The answer is always the same: the responsible official. AI is never held accountable. When an AI-drafted warning sends people the wrong direction, or a predictive model deprioritizes the wrong neighborhood, the investigation doesn't end at the algorithm. It ends at the person who authorized the action. That accountability cannot be delegated, automated, or shared with a tool.

This shapes how AI should be governed in emergency management operations. AI has legitimate value for drafting, summarizing, generating options, training support, and reviewing plans — anywhere a human reviews the output before it drives action. It has no place issuing warnings autonomously, replacing incident command authority, or presenting predictive analysis as certainty.

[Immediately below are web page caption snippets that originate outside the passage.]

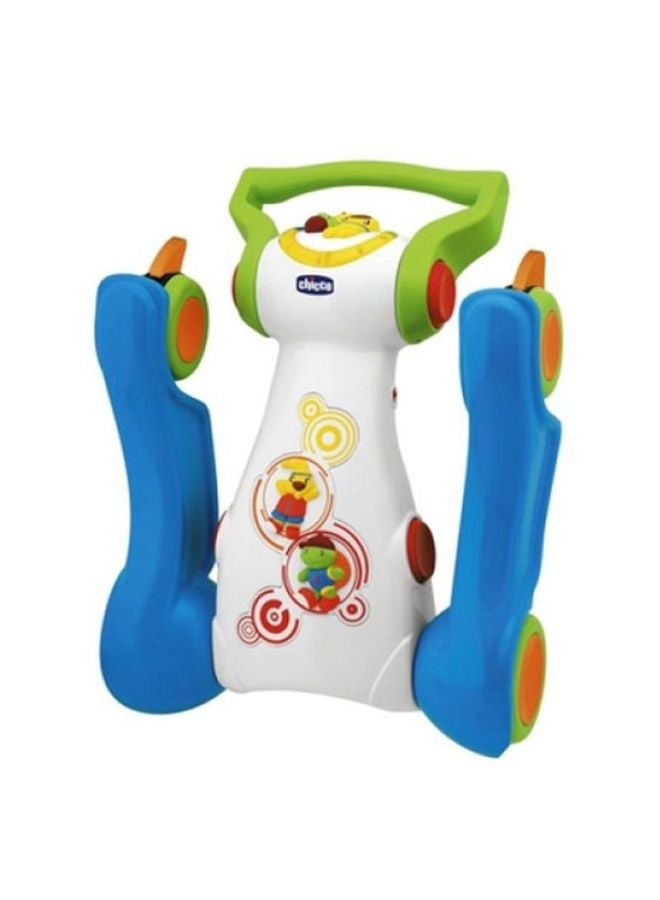Chicco Jogging Ergo Gym Toy - Image 2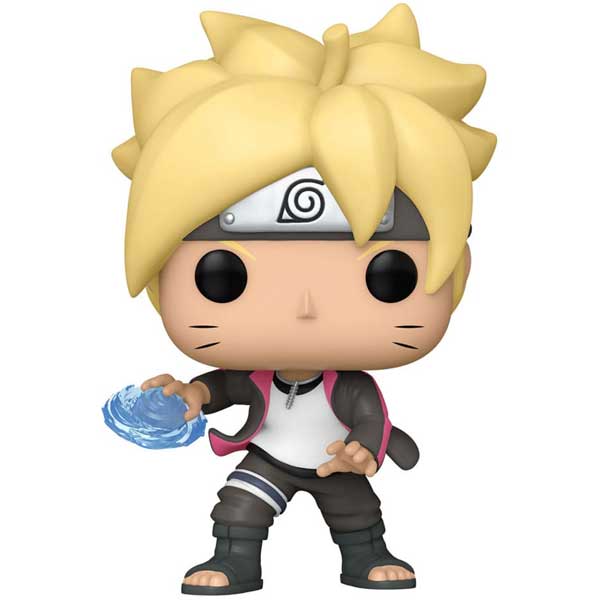 POP! Animation: Boruto with Rasengan (Boruto Naruto NextGenerations) POP-1356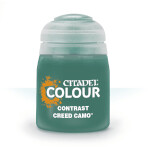 Citadel Contrast: Creed Camo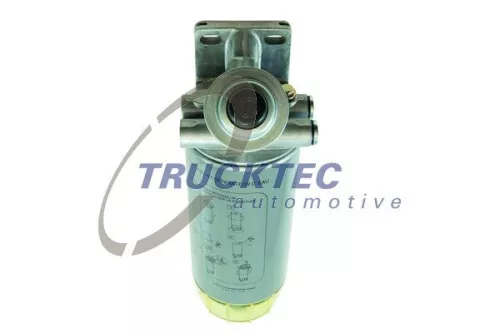 TRUCKTEC AUTOMOTIVE Water Separator, fuel system (01.38.064)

Three principles should govern any deployment. First, explainability: if you cannot explain in plain language why the system produced a given output, don't act on it. Second, equity: AI reflects the data it was trained on, and disaster-affected communities, especially those historically underserved, are often underrepresented in that data. Equity review requires human judgment, not automation. Third, resilience: every AI tool must have a human override. If it cannot be shut off, it cannot be used.

Before any AI tool goes operational, three questions should be answered honestly: Does it improve outcomes for the people we serve? Is a human clearly in charge? Can operations continue without it when it fails?

Technology assists. Leadership decides. Accountability stays human.